参考文献:統計学習の指導のために - 学校における統計教育の位置づ(総務省統計局)

前回の記事で筆者は、「分析の本質は比較である」と述べました。その上で重視しているのは、複数の「変数」がどのような影響をもたらすかについてです。ビジネスで意味があるのは、「因果関係」と「相関関係」の分析です。

相関関係の例として、「夏の暑い日は、スポーツドリンクの売り上げが伸びる」という文章を挙げてみましょう。その日の気温とスポーツドリンクの売上高に相関関係が存在することを表したものです。あるデータの中から2つの変数(気温と売上高)を切り抜き、それらが相関するかどうかを回帰分析で分析し、結果を導きます。

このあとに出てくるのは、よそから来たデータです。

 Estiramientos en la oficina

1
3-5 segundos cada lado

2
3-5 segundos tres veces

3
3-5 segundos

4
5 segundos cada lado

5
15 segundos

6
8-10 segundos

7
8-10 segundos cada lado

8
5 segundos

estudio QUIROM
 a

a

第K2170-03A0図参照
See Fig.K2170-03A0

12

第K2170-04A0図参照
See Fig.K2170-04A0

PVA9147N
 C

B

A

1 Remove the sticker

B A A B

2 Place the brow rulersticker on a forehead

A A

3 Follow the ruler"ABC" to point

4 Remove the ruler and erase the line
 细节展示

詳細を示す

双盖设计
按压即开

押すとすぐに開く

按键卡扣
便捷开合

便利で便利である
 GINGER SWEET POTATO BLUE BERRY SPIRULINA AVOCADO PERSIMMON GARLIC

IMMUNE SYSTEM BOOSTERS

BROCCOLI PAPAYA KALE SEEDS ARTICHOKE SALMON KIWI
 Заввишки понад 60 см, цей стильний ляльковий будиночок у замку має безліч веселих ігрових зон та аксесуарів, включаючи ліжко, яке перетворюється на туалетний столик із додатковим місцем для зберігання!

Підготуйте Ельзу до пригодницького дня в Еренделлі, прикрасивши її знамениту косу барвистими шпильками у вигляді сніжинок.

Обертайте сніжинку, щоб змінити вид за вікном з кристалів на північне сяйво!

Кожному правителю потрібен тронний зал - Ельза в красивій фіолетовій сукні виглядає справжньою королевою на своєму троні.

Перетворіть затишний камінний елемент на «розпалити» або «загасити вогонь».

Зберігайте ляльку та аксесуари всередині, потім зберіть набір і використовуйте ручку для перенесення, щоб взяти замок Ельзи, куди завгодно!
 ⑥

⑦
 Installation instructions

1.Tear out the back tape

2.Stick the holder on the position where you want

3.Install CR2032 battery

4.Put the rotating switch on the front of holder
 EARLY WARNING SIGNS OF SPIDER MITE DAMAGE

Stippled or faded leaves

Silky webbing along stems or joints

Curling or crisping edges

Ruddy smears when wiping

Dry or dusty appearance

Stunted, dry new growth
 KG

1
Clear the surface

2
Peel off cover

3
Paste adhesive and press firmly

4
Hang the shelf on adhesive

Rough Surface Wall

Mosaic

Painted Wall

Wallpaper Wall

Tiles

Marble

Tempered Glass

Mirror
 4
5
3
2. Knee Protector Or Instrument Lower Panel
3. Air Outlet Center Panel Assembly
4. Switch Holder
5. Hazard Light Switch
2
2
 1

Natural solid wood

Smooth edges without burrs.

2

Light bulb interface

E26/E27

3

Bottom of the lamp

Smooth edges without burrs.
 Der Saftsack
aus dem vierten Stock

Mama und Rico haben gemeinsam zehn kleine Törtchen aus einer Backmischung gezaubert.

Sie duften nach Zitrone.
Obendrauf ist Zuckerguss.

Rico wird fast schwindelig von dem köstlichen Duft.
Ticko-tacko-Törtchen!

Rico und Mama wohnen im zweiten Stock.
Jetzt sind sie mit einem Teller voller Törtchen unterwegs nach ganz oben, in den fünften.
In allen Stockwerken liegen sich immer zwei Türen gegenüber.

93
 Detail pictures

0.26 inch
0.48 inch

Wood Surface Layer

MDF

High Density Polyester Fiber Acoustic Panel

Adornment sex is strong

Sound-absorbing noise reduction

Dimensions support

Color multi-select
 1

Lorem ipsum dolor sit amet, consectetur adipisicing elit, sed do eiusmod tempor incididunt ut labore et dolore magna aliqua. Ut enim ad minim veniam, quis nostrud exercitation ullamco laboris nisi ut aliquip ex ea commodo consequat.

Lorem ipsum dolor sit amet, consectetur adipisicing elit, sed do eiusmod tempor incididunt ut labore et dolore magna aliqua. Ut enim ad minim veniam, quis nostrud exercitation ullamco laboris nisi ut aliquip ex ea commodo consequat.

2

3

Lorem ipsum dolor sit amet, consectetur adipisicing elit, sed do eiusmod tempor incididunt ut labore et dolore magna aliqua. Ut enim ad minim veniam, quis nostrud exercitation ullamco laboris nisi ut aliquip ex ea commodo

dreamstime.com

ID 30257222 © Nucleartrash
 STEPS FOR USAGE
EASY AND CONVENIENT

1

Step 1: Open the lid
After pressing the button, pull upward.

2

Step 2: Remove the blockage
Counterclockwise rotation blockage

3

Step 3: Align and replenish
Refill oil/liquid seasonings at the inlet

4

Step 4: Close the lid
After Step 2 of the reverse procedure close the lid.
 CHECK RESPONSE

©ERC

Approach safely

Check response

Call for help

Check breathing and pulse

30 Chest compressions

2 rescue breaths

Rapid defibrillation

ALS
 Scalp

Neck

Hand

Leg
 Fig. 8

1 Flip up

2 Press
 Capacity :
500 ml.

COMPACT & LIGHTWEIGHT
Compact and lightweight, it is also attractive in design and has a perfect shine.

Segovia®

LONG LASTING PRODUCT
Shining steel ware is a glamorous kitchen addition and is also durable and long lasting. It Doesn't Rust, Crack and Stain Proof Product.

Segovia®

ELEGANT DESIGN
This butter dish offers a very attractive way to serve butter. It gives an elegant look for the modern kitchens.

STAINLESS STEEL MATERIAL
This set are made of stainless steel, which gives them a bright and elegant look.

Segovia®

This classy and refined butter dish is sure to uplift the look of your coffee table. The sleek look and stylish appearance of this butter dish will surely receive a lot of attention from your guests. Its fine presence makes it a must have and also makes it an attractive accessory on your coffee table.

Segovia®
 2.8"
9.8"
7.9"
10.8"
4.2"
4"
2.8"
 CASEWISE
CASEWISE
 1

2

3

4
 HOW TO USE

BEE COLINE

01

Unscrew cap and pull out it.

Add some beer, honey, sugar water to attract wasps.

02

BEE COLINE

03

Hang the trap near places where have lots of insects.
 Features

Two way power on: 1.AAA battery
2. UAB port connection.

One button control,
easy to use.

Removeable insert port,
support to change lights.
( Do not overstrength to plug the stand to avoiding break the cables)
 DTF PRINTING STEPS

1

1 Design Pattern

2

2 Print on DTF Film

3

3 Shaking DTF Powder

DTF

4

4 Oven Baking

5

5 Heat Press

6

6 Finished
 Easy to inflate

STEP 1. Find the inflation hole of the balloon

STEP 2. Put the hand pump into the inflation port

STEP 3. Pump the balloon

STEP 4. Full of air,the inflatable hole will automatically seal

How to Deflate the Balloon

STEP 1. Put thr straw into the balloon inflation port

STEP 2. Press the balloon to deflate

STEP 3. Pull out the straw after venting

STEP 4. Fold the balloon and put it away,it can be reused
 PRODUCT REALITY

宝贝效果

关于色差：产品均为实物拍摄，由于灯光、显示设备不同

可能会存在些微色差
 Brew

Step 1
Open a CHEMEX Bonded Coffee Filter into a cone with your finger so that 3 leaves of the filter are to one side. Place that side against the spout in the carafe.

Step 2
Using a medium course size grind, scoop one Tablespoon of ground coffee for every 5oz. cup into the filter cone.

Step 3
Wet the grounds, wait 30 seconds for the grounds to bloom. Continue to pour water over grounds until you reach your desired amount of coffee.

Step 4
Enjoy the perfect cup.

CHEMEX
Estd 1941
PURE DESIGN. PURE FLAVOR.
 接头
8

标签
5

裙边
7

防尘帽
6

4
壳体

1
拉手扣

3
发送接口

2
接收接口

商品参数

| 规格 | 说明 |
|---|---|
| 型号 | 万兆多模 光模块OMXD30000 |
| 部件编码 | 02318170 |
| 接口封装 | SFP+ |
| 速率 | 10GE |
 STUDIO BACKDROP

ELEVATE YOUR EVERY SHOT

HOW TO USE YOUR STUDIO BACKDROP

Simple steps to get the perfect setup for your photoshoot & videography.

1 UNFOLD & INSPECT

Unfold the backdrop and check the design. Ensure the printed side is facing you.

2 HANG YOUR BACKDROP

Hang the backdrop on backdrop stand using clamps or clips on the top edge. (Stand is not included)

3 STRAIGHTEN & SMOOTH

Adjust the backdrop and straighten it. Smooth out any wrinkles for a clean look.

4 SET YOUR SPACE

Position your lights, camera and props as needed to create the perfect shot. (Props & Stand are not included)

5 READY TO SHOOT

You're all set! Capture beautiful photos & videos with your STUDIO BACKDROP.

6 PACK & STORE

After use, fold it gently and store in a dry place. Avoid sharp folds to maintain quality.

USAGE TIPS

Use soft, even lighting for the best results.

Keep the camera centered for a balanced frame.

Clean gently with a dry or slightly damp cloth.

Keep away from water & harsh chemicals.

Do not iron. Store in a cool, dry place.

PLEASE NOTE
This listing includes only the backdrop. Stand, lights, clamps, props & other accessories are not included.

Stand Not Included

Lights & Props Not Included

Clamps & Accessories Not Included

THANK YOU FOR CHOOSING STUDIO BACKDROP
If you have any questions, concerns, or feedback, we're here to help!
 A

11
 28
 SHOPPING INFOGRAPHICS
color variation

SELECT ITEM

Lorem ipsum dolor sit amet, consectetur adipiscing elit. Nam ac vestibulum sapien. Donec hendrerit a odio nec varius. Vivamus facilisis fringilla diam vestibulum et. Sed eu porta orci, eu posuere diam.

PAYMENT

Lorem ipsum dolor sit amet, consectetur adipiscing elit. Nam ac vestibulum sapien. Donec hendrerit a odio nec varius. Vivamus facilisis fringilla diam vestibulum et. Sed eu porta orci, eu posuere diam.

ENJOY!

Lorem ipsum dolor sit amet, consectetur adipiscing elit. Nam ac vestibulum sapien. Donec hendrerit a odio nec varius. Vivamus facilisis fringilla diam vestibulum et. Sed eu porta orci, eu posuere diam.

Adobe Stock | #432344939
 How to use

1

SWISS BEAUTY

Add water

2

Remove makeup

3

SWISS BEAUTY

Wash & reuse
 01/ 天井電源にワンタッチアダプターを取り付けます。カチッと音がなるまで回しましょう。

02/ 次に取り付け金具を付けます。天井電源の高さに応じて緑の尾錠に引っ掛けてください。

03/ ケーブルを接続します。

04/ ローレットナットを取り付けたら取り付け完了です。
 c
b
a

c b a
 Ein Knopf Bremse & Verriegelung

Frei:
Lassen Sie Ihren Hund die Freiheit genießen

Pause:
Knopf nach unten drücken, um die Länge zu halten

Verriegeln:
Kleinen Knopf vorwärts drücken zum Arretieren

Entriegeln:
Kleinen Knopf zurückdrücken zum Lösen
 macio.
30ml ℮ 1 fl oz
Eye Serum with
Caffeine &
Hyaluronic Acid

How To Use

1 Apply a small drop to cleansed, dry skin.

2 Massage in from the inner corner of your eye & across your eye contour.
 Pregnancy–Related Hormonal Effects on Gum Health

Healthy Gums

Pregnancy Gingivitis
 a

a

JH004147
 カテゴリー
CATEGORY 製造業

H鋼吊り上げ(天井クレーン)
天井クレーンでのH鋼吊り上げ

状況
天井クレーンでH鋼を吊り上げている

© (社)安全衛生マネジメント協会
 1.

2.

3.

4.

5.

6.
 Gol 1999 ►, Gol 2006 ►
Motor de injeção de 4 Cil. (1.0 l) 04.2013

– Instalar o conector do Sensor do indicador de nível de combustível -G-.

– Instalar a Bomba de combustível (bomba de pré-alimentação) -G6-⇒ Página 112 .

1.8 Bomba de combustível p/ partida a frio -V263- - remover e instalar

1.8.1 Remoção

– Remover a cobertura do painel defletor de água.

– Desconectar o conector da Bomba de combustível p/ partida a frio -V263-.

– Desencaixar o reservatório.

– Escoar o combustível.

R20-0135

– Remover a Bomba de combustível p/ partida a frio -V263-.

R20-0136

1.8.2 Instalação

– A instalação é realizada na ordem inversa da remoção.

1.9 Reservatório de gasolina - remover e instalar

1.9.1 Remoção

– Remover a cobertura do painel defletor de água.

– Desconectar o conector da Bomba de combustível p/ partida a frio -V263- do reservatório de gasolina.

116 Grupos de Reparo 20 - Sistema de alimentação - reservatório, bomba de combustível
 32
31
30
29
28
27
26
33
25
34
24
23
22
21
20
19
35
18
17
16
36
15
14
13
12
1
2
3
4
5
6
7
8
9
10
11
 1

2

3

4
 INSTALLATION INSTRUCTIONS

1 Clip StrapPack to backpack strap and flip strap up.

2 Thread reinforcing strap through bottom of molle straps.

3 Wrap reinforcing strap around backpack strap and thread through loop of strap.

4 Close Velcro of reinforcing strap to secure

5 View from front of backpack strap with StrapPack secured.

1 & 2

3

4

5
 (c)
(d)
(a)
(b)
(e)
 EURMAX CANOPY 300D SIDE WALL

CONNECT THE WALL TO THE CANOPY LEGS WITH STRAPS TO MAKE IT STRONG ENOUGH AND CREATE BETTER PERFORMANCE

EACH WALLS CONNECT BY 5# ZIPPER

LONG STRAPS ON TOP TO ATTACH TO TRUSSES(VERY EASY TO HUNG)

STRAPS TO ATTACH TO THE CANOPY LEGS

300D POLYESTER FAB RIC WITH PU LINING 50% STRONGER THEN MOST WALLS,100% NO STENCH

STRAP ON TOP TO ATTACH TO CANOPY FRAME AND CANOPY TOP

これに対してよくある間違いが、「変数間に相関はあるものの因果関係がないケース」です。例えば、営業担当者の企業への訪問回数と売り上げに相関関係がある(訪問回数が多い企業ほど売り上げが高い)とします。この結果から「営業担当者の訪問回数を増やさないと、その企業からの売り上げが伸びない」という結論が導かれてしまう可能性があります。

しかし、実態は営業担当者の訪問回数にかかわらず、売り上げが高い企業もありえます。それらの可能性を加味しながら、訪問回数と売り上げに相関関係があるのかを常に検証しなくてはなりません。

例に示したように相関関係と因果関係の違いを見誤ると、間違った施策や行動につながってしまいます。担当者はデータ分析結果から考察をする際に、常に疑ってかかる意識を備えるべきです。

データ分析の始まりは「仮説」から。

最後に重要な点として、分析を支えるのは「仮説」であるということを強調しておきます。これまでの連載でも仮説の重要性は何度も述べました。データの整形や分析には多くの時間がかかり、その切り口を見つけるために、様々なアプローチを試す必要があります。ただ闇雲にアプローチを試すのでは、時間がいくらあっても足りません。

2つの変数の関係を考える際には、まずその変数が何に当たるかという仮説を立てて、それを検証する手順があります。変数を抽出する際に、プログラミングによる分析で、複数の要素を解析するという手法も存在します。しかし、この分析は高い能力を求められるため、多くの組織にとって非現実でしょう。

そのため、相関関係や因果関係が存在すると思われる変数に対しては、日々のビジネス状況を考慮して仮説を立てます。

例えば、営業の効率性を測るデータ分析をするには、各種のデータ要素の中から何が影響を与えるかという営業担当者の日常的な活動を理解し、仮説を立ててそれを検証する必要があります。具体的には、顧客への訪問に同行して「どのような会話をしているのか」「事前準備をどのようにしているか」などから、「事前準備を丁寧にしている営業担当者の商談の質が良い」という発見(=仮説)が見えたとしましょう。そこで「商談1件当たりの事前準備時間と売上高に相関があるのではないか」と仮説を立て、それを検証できれば、営業の効率性を高める法則を、データ分析で導けたことになるでしょう。

データ分析の過程での仮説は、単にデータを眺めているだけでは思い付きません。自社のビジネスや戦略についての理解や、関連する担当者が日常的に何を考えているかという知識を得るコミュニケーションが重要になってきます。これはデータ分析のための「ソフトスキル」といえるかもしれません。

分析に携わる担当者に求められる素養としては、データそのものに精通しているか、あるいはこれまでデータ分析を勉強してきたかといった「ハードスキル」を想像する人が多いのではないでしょうか。一方で、効率的に有意義な示唆を導き出し、その活動を推進していく上で、ソフトスキルも大きな要素となります。

データを分析する担当者には、ビジネスを理解して、それを数学的な知識によって論理的に結びつける能力が求められます。アイデアを創出する右脳と、論理性を駆使する左脳の両方を、バランス良く働かせることが不可欠でしょう。